The last piece of UI Automation functionality that you need to address is events. When control state changes, you need to tell UI Automation so that it can inform any interested clients. For example, if the focus changes from one element to another, UI Automation can inform a screen reader, which can in turn query for the name of the element with focus.

There are three main categories of events in UI Automation:

  • Events associated with a property, such as changing the Name or IsEnabled values.
  • Events associated with an action, such as the pressing of a button.
  • Events associated with the creation of deletion of elements, called structure change events.

The general technique for notifying UI Automation of an event is the same in all three cases: the control creates an instance of a provider for the UI element that corresponds to the event, and then calls one of the UI Automation “Raise” APIs, passing in the ID of the event or property as appropriate.

For example, to signal focus change, a control would use code similar to the following, which assumes that pFocusedItem is a reference to an item that has just received focus:

// Use UiaClientsAreListening to avoid creating a    
// provider if no clients are listening    
   IRawElementProviderSimple pProvider = new 
      MyCustomControlProvider(hwnd, pFocusedItem);

If clients are listening, the UiaRaiseAutomationEvent call will create a reference to the provider that remains in place until the client is done with the element.

Before the Inspect Objects tool can track focus in the control, I need to implement the HasKeyboardFocus property to return a VT_BOOL variant with value VARIANT_TRUE when the element has focus.
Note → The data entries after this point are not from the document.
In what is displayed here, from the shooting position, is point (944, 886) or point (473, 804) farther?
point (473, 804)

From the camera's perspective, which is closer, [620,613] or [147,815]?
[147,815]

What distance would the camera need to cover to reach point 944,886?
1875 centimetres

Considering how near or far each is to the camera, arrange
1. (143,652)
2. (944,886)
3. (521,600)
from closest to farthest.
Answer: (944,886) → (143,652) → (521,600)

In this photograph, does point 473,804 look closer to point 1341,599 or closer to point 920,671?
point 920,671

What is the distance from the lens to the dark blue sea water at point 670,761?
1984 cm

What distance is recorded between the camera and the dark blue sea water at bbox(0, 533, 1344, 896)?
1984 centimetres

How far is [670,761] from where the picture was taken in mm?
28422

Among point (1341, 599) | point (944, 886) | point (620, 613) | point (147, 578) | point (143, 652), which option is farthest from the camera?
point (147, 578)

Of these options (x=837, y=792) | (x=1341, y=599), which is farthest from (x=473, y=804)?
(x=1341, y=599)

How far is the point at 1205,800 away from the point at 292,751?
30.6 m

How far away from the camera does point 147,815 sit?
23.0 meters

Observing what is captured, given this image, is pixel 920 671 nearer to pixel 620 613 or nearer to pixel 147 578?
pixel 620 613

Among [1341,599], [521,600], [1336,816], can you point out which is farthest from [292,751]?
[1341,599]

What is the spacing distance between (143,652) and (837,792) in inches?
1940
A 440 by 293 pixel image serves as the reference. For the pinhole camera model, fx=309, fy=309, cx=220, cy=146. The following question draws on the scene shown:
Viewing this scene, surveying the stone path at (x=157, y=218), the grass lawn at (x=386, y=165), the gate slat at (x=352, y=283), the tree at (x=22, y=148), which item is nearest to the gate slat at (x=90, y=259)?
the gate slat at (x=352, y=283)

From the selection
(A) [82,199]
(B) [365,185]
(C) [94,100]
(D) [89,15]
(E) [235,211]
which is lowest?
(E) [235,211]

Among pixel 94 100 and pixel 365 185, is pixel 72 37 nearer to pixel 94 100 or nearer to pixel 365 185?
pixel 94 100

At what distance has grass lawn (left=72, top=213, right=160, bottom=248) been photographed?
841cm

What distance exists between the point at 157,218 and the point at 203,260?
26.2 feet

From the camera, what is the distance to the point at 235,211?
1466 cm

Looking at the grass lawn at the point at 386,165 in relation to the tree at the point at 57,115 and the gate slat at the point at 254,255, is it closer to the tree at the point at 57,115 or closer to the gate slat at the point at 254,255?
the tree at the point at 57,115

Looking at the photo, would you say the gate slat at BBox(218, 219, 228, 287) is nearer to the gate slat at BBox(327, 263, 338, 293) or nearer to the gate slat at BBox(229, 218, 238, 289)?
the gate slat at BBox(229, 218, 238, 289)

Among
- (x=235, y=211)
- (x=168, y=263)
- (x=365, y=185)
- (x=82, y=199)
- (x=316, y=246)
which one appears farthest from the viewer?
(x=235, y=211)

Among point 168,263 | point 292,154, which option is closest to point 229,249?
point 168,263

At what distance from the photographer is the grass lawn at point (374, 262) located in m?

When that’s done, Inspect Objects should be able to track focus as you move keyboard focus around within your control using tab or arrow keys.

NOTE: The UiaClientAreListening method returns TRUE if a client is listening to any event from this process. You can get more fine-grained information by implementing the optional IRawElementProviderAdviseEvents interface on the root element of your control. UI Automation will then call the AdviseEventAdded and AdviseEventRemoved methods on this interface as clients register and unregister for specific events.

Deciding which Properties, Patterns, and Events to Implement

So far, I’ve discussed the mechanics of exposing the structure of a control and of exposing the properties, patterns, and events for elements of the control. But how do you decide what to expose? Much of that depends on the purpose and functionality of the control. However, there are a few properties that almost all elements should expose, as listed in Table 1.

UI Automation provides some other properties automatically, such as ProcessId and NativeWindowHandle. Even though these are defined in the header file, you don’t need to implement support for them.

In determining which other properties and patterns to support, a useful guide is the control type: many control types have a set of associated properties and patterns that are expected for controls of that type. For example, buttons are expected to implement the Invoke pattern, and combos and lists are expected to implement the Selection pattern.

You can find further information on these properties and patterns, as well as the entire Windows Automation 3.0 API, in the upcoming Windows® Software Development Kit for Windows 7.